[Data listing]

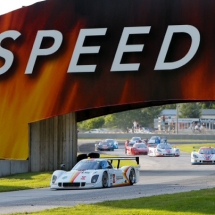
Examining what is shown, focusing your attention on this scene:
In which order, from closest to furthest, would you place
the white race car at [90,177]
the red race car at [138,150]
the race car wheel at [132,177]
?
the white race car at [90,177]
the race car wheel at [132,177]
the red race car at [138,150]

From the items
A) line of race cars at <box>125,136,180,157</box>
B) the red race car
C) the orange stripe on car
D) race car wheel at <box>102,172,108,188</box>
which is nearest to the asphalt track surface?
race car wheel at <box>102,172,108,188</box>

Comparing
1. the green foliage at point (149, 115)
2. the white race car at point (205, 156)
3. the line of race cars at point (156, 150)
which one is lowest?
the white race car at point (205, 156)

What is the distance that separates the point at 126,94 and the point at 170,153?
2491 centimetres

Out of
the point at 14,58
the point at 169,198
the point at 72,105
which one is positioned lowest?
the point at 169,198

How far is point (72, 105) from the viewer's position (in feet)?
125

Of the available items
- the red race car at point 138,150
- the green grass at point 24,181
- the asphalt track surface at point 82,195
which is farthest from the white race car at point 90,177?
the red race car at point 138,150

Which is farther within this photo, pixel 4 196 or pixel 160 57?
pixel 160 57

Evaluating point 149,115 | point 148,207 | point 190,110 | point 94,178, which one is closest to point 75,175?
point 94,178

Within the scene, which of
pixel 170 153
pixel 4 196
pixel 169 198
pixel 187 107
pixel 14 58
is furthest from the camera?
pixel 187 107

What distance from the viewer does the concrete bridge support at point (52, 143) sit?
132 ft

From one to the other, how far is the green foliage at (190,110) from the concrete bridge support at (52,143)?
12625cm

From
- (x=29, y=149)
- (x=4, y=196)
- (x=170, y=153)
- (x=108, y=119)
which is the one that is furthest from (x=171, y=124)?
(x=4, y=196)

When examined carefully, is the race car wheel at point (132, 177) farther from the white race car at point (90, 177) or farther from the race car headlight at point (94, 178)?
the race car headlight at point (94, 178)

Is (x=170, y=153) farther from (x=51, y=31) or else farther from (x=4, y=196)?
(x=4, y=196)
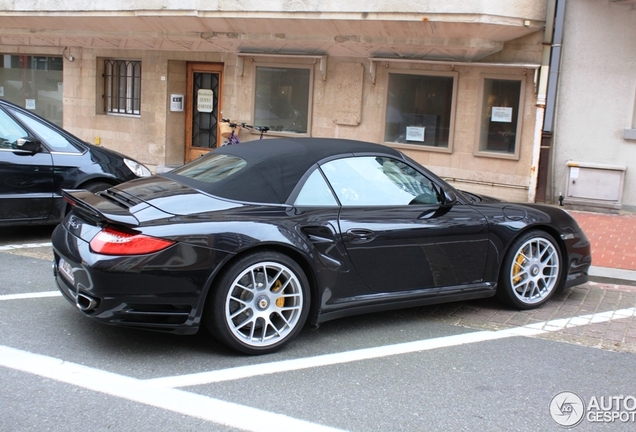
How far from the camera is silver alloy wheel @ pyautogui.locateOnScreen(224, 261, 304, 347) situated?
4512mm

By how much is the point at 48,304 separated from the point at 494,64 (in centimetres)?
856

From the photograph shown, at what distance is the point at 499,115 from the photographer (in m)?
11.9

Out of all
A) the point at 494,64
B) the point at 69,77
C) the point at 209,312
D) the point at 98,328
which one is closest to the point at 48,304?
the point at 98,328

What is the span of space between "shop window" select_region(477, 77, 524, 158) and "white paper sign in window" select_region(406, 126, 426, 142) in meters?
1.08

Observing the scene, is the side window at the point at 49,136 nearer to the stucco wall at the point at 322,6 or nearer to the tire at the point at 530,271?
the tire at the point at 530,271

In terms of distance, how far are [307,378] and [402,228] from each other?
57.2 inches

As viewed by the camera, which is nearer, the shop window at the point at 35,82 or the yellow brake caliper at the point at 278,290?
the yellow brake caliper at the point at 278,290

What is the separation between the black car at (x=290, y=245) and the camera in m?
4.34

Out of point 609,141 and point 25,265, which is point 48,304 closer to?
point 25,265

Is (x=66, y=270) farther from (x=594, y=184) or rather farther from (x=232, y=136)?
(x=594, y=184)

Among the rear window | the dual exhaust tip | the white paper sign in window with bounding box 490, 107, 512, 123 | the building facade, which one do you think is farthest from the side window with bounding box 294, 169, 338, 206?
the white paper sign in window with bounding box 490, 107, 512, 123

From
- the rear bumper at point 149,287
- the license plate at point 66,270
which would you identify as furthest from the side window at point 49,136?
the rear bumper at point 149,287

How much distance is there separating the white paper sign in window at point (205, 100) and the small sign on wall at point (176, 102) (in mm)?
386

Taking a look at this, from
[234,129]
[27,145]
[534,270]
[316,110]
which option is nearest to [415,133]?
[316,110]
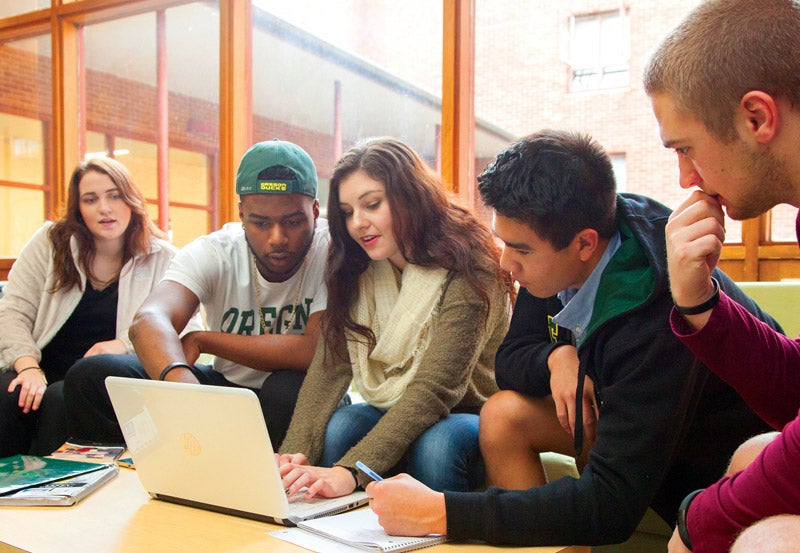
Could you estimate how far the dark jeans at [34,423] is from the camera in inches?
92.8

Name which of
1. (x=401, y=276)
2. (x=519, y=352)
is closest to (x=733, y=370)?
(x=519, y=352)

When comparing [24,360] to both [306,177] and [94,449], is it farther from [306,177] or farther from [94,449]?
[306,177]

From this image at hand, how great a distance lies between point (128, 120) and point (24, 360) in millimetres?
2669

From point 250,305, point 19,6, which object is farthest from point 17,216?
point 250,305

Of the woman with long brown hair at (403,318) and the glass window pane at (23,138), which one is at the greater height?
the glass window pane at (23,138)

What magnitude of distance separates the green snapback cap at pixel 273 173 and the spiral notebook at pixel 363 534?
1.05 m

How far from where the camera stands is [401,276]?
1952 millimetres

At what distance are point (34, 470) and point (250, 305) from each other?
804 millimetres

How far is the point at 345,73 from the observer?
3.74 m

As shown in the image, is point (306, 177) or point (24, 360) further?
point (24, 360)

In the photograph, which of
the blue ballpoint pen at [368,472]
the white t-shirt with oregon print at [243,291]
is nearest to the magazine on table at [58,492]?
the blue ballpoint pen at [368,472]

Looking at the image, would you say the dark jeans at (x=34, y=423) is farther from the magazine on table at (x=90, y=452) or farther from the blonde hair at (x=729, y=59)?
the blonde hair at (x=729, y=59)

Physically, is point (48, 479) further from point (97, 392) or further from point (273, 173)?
point (273, 173)

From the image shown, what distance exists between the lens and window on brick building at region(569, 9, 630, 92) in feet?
10.2
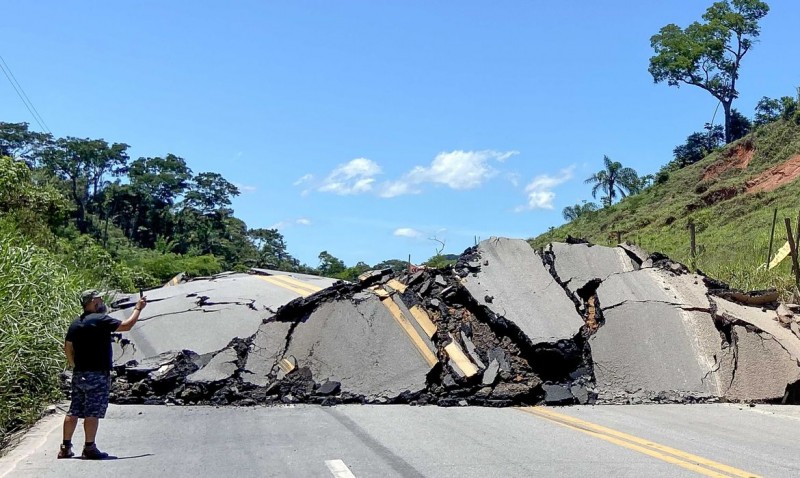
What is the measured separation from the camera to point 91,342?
22.0 feet

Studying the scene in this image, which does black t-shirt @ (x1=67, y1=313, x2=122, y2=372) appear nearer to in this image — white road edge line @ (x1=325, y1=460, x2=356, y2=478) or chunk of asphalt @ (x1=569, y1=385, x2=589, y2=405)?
white road edge line @ (x1=325, y1=460, x2=356, y2=478)

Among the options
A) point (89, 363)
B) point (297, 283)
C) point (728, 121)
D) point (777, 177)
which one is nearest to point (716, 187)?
point (777, 177)

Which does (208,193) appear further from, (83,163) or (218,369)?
(218,369)

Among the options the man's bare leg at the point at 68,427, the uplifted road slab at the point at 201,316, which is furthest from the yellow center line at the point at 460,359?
the man's bare leg at the point at 68,427

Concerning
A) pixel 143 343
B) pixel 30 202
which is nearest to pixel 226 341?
pixel 143 343

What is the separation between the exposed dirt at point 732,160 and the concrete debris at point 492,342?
4172cm

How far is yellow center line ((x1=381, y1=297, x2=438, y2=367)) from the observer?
34.4ft

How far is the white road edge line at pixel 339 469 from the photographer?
5.66 meters

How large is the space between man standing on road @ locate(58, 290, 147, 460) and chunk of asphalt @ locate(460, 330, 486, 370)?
5.25m

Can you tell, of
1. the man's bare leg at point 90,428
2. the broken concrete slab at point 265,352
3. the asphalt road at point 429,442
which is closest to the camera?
the asphalt road at point 429,442

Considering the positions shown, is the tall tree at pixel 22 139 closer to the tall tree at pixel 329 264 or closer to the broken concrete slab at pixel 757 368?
the tall tree at pixel 329 264

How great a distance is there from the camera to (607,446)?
22.2ft

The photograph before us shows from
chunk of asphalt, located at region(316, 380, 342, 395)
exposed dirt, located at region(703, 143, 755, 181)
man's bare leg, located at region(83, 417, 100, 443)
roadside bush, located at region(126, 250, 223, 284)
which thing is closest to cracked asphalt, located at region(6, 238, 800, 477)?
chunk of asphalt, located at region(316, 380, 342, 395)

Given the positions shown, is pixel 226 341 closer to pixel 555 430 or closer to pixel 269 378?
pixel 269 378
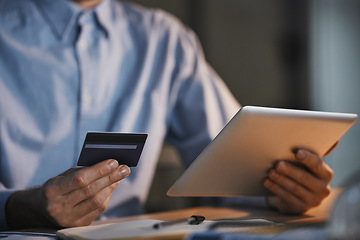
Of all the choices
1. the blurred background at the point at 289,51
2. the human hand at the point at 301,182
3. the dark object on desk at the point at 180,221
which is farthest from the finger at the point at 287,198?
the blurred background at the point at 289,51

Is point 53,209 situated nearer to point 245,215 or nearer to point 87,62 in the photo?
point 245,215

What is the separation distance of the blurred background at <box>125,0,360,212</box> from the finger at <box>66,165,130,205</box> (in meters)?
2.19

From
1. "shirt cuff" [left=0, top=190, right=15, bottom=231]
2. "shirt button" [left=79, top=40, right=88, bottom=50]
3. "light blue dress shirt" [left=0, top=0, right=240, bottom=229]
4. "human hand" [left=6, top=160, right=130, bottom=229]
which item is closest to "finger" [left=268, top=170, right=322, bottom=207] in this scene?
"human hand" [left=6, top=160, right=130, bottom=229]

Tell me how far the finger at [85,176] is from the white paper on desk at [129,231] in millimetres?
69

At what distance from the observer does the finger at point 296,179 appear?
0.79 meters

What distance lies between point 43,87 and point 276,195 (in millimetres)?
673

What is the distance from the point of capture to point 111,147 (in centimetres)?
64

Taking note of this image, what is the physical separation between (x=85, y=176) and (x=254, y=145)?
1.01ft

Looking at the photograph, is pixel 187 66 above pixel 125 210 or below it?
above

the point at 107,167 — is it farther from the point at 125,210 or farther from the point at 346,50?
the point at 346,50

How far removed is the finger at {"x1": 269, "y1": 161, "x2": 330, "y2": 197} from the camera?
79 cm

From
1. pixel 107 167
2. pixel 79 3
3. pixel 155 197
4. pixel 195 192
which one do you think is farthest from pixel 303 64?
pixel 107 167

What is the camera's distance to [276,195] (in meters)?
0.88

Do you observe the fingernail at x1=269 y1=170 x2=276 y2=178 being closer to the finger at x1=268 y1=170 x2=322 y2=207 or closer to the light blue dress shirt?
the finger at x1=268 y1=170 x2=322 y2=207
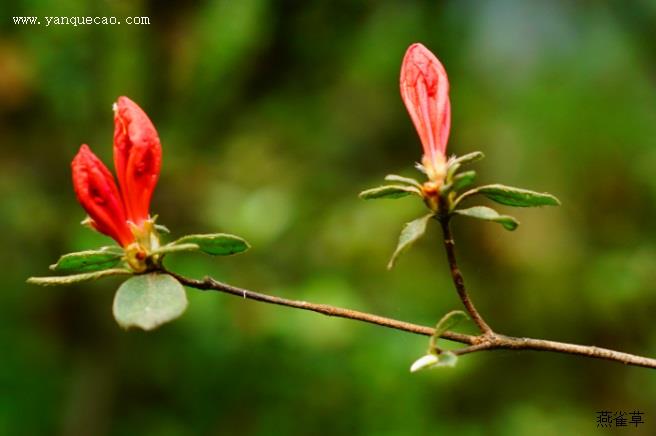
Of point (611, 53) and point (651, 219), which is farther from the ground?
point (611, 53)

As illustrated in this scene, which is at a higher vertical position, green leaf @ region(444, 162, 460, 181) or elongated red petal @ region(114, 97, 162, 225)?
elongated red petal @ region(114, 97, 162, 225)

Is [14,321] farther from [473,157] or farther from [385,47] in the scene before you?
[473,157]

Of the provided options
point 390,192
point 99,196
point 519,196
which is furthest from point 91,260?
point 519,196

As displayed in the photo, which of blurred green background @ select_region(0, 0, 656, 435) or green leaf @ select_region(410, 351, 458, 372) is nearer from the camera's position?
green leaf @ select_region(410, 351, 458, 372)

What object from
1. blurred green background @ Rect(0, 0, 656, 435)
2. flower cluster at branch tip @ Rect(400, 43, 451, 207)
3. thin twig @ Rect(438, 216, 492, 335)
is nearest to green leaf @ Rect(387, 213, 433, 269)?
thin twig @ Rect(438, 216, 492, 335)

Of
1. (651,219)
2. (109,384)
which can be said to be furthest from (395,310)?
(651,219)

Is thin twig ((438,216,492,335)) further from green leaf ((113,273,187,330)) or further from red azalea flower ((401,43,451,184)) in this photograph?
green leaf ((113,273,187,330))

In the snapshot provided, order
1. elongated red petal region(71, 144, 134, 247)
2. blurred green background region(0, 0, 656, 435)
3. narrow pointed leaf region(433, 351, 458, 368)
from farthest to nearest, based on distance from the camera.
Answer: blurred green background region(0, 0, 656, 435), elongated red petal region(71, 144, 134, 247), narrow pointed leaf region(433, 351, 458, 368)
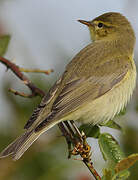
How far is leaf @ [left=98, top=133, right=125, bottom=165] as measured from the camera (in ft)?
8.61

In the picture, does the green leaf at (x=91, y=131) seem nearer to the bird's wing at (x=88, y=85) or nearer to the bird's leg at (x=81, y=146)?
the bird's leg at (x=81, y=146)

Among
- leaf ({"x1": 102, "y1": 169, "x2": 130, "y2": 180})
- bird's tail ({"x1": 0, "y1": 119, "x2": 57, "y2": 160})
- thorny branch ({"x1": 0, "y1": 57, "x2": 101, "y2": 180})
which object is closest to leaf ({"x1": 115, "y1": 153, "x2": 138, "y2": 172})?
leaf ({"x1": 102, "y1": 169, "x2": 130, "y2": 180})

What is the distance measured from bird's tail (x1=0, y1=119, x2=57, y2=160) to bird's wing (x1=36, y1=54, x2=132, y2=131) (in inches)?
3.5

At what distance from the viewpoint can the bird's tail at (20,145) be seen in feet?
9.89

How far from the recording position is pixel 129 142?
3.75 meters

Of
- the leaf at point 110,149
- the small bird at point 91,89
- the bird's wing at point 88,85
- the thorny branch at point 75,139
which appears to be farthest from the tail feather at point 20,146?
the leaf at point 110,149

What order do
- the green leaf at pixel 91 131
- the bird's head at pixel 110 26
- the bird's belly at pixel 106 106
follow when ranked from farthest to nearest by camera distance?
1. the bird's head at pixel 110 26
2. the bird's belly at pixel 106 106
3. the green leaf at pixel 91 131

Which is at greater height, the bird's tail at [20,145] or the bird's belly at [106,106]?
the bird's tail at [20,145]

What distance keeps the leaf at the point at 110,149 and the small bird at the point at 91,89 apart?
0.61 meters

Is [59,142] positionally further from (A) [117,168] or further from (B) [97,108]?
(A) [117,168]

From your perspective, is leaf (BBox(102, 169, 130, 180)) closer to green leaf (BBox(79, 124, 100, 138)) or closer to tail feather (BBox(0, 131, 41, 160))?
green leaf (BBox(79, 124, 100, 138))

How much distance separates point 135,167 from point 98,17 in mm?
2180

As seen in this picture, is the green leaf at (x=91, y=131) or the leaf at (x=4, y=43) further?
the leaf at (x=4, y=43)

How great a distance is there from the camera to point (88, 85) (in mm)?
3799
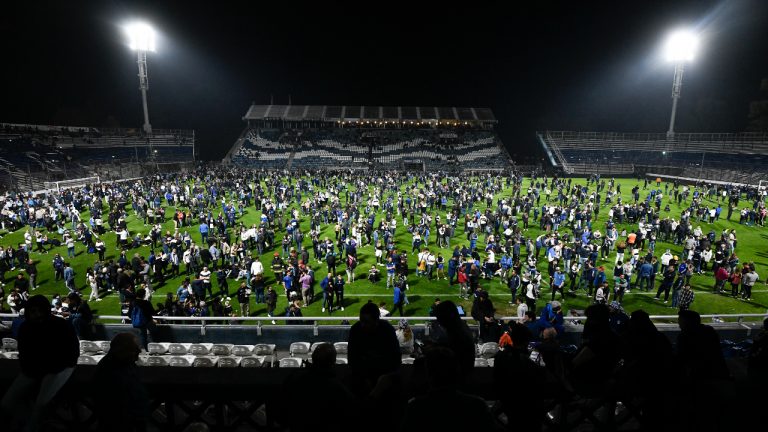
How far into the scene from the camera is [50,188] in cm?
3656

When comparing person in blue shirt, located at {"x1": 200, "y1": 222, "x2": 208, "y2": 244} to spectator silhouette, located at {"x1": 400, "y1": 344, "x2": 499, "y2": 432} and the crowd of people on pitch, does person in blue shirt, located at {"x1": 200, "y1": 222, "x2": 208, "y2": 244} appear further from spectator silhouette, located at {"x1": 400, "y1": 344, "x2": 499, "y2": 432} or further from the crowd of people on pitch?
spectator silhouette, located at {"x1": 400, "y1": 344, "x2": 499, "y2": 432}

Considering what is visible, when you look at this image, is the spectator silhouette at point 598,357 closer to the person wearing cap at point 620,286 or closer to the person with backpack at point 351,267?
the person wearing cap at point 620,286

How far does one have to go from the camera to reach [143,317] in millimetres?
8953

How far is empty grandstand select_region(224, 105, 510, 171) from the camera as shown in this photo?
60969mm

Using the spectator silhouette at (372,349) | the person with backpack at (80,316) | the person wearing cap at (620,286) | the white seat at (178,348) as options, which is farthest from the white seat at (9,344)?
the person wearing cap at (620,286)

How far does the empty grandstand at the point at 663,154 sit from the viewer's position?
4631cm

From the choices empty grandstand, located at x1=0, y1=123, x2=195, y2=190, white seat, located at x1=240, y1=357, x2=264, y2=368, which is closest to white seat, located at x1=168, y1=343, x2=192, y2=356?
white seat, located at x1=240, y1=357, x2=264, y2=368

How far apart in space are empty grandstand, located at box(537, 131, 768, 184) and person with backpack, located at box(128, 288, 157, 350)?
172ft

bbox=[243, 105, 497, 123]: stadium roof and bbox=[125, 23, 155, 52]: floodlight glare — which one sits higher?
bbox=[125, 23, 155, 52]: floodlight glare

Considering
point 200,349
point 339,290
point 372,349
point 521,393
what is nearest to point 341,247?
point 339,290

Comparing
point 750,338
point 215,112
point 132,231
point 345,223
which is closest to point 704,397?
point 750,338

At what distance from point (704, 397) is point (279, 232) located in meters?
22.9

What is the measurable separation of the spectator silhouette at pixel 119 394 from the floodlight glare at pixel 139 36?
2458 inches

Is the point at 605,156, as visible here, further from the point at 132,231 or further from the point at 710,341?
the point at 710,341
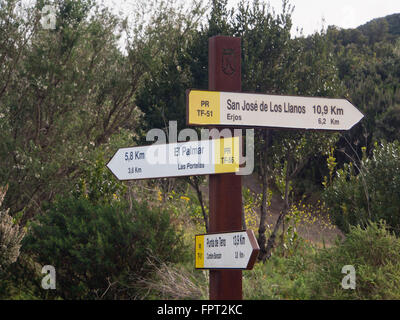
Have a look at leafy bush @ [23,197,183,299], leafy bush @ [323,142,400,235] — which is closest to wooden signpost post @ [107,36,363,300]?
leafy bush @ [23,197,183,299]

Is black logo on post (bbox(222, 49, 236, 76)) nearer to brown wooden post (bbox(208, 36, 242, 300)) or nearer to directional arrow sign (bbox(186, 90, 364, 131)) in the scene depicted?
brown wooden post (bbox(208, 36, 242, 300))

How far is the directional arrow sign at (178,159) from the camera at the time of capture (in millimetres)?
5457

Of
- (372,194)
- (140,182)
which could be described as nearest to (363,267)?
(372,194)

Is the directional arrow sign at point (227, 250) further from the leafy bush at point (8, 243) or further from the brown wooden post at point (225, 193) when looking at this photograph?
the leafy bush at point (8, 243)


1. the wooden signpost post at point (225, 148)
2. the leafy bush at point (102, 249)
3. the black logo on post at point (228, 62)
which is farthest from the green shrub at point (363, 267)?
the black logo on post at point (228, 62)

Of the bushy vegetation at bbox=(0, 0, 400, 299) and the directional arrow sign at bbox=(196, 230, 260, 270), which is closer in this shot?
the directional arrow sign at bbox=(196, 230, 260, 270)

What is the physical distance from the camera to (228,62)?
5883mm

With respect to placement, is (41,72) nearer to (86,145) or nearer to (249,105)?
(86,145)

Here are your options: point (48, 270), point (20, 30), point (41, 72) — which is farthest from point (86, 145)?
point (48, 270)

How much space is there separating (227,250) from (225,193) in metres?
0.56

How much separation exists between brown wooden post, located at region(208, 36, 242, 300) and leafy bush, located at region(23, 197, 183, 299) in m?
2.70

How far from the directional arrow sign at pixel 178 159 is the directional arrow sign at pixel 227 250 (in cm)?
58

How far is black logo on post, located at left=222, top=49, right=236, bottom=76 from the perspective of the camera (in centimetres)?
585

▶ _SHORT TASK_
Convert the material into a numbered list, beginning at the line that contains "Out of point" and stopping after the line that contains "1952 millimetres". Drop the blank lines, and leave the pictures out of the answer.

▶ _ANSWER IN FULL_
1. Out of point 609,141 and point 25,265, which is point 48,304 closer to?
2. point 25,265
3. Is (x=66, y=270) farther from (x=594, y=184) or rather farther from (x=232, y=136)?
4. (x=594, y=184)
5. Among the rear window | the dual exhaust tip | the white paper sign in window with bounding box 490, 107, 512, 123 | the building facade, which one do you think is farthest from the side window with bounding box 294, 169, 338, 206?
6. the white paper sign in window with bounding box 490, 107, 512, 123
7. From
8. - the rear bumper at point 149,287
9. - the license plate at point 66,270
10. which would you identify as furthest from the side window at point 49,136?
11. the rear bumper at point 149,287
12. How much distance is there separating the white paper sign in window at point (205, 100) and the small sign on wall at point (176, 102) (in mm)?
13. 386
14. Taking a look at this, from
15. [234,129]
16. [27,145]
17. [534,270]
18. [316,110]
19. which option is nearest to [415,133]?
20. [316,110]
21. Could you estimate how far the dark jeans at [34,423] is from the camera in inches?
22. 92.8
23. Name which of
24. 1. (x=401, y=276)
25. 2. (x=519, y=352)
26. is closest to (x=733, y=370)?
27. (x=519, y=352)
28. When comparing [24,360] to both [306,177] and [94,449], is it farther from [306,177] or farther from [94,449]?
29. [306,177]
30. From this image at hand, how great a distance lies between point (128, 120) and point (24, 360) in millimetres?
31. 2669
32. From point 250,305, point 19,6, which object is farthest from point 17,216?
33. point 250,305
34. Of the woman with long brown hair at (403,318) and the glass window pane at (23,138), which one is at the greater height?
35. the glass window pane at (23,138)
36. What magnitude of distance separates the green snapback cap at pixel 273 173 and the spiral notebook at pixel 363 534?
37. 1.05 m
38. How far from where the camera stands is [401,276]?
39. 1952 millimetres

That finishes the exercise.